Il «impressionne par la précision et la puissance de ses ambitions, ainsi que par sa confiance inébranlable. Il est réellement convaincu que MindMaze va améliorer le monde», raconte Edouard Pfister, l’un des membres du jury 2016.
Plutôt la guitare électrique
Ce n’est que lorsqu’on quitte Tej Tadi, après une heure et demie de discussion, que cela devient évident: loin de l’image du start-upper stressé, dépassé et/ou blasé par sa réussite, il dégage une sérénité déconcertante, presque contagieuse.
L’entrepreneur refuse de dire de combien d’heures de travail ses journées sont faites ni de combien de journées ses semaines de travail sont faites.

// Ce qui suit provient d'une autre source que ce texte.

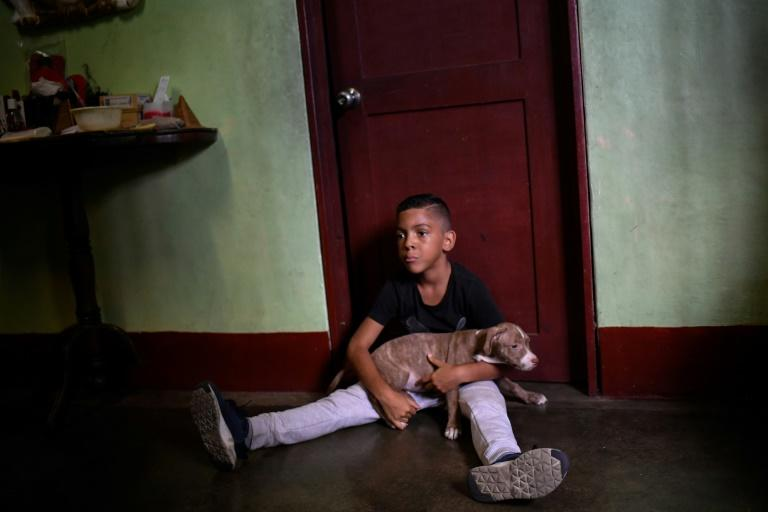 Venezuelan Fraiber Hernandez, eight, whose parents emigrated to Peru, plays with his dog in the Catia neighborhood in Caracas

Malgré tout, il est facile de comprendre que son emploi du temps est minuté. Il essaie par ailleurs de réduire la fréquence de ses voyages à l’étranger. «Il a une incroyable capacité à dissimuler son stress», confirme l’un de ses employés. «Il est très occupé... souvent», ajoute un autre de ses 80 salariés.
Souvent, cela exclut le «toujours». Tej Tadi ne rechignera alors pas à prendre la pose pour notre photographe dans le hall d’entrée du bâtiment. «Il est plutôt bon client, non?», s’esclaffe l’une de ses collaboratrices.
Le patron a quand même hésité avant d’accepter. Car la mise en scène incluait quelques photos avec une guitare acoustique qui trône dans son bureau. Et parce que son instrument de prédilection, c’est la guitare électrique. Il consacre parfois ses heures perdues – même s’il en a de moins en moins – à jouer du heavy metal. On vous avait prévenus: Tej Tadi ne paie pas de mine.